# [Exercise description]
Rewrite the records as a Markdown table with columns Num and Content, one row per record numbered in order, skipping blank lines and leaving out the pictures.

# [Stored data]
::::

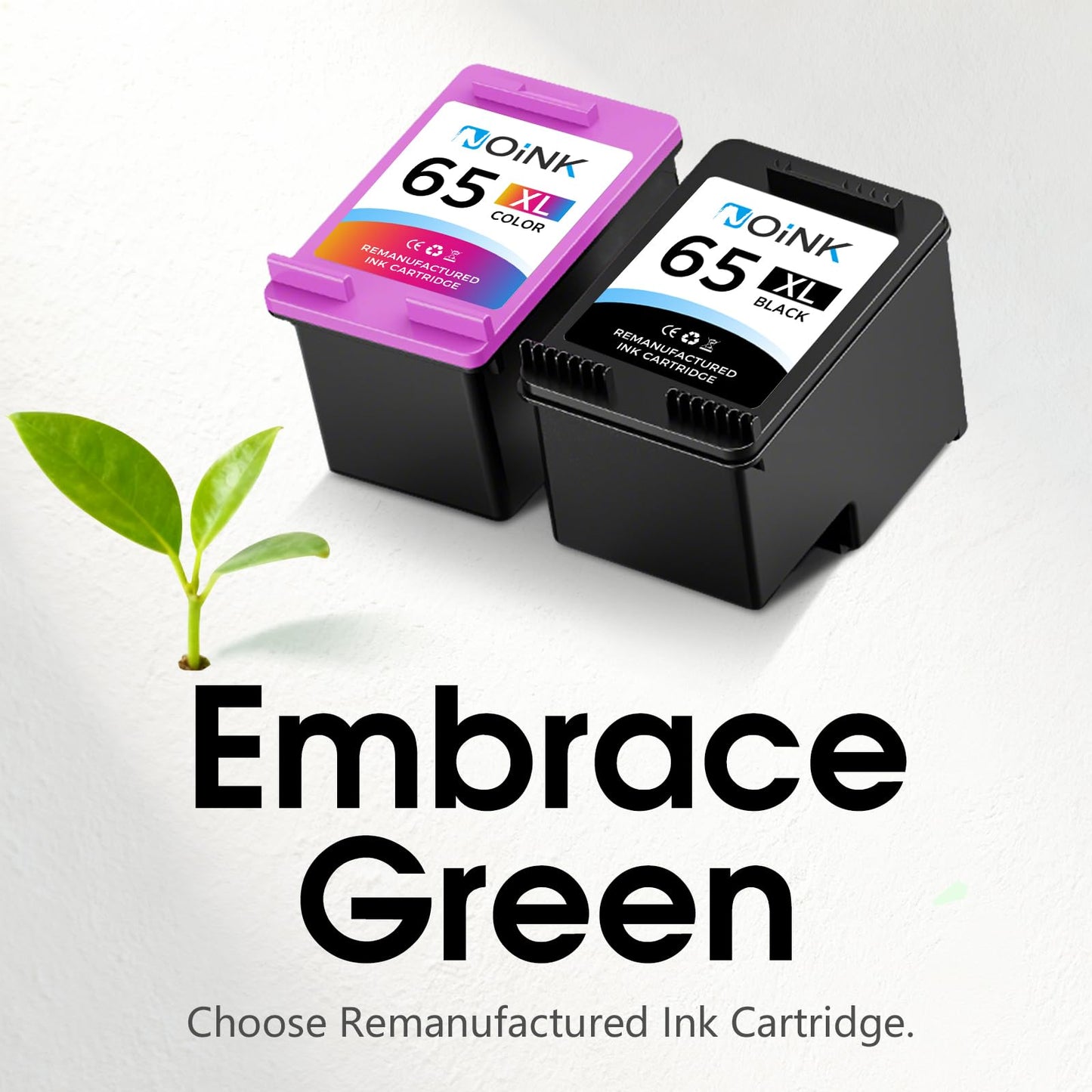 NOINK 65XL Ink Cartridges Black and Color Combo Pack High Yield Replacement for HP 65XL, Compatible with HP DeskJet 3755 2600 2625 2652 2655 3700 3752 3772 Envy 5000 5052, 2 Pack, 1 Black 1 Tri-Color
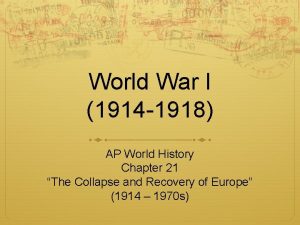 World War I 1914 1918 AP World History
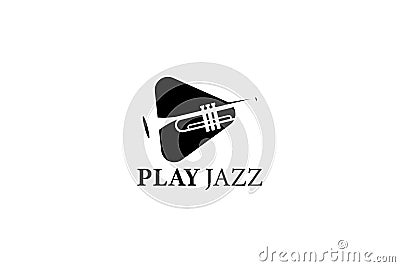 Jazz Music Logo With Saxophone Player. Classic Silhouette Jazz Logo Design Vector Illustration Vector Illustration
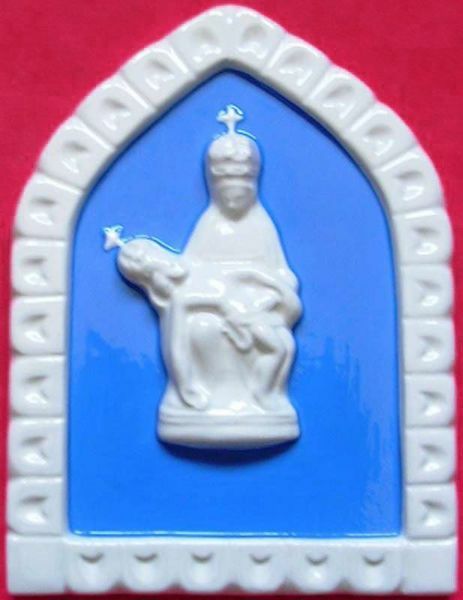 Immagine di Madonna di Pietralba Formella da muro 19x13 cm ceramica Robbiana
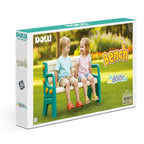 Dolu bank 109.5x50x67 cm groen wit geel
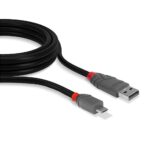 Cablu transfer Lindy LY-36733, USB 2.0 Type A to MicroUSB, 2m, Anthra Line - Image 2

::::

# [Response]
| Num | Content |
|---|---|
| 1 |  NOINK 65XL Ink Cartridges Black and Color Combo Pack High Yield Replacement for HP 65XL, Compatible with HP DeskJet 3755 2600 2625 2652 2655 3700 3752 3772 Envy 5000 5052, 2 Pack, 1 Black 1 Tri-Color |
| 2 |  World War I 1914 1918 AP World History |
| 3 |  Jazz Music Logo With Saxophone Player. Classic Silhouette Jazz Logo Design Vector Illustration Vector Illustration |
| 4 |  Immagine di Madonna di Pietralba Formella da muro 19x13 cm ceramica Robbiana |
| 5 |  Dolu bank 109.5x50x67 cm groen wit geel |
| 6 |  Cablu transfer Lindy LY-36733, USB 2.0 Type A to MicroUSB, 2m, Anthra Line - Image 2 |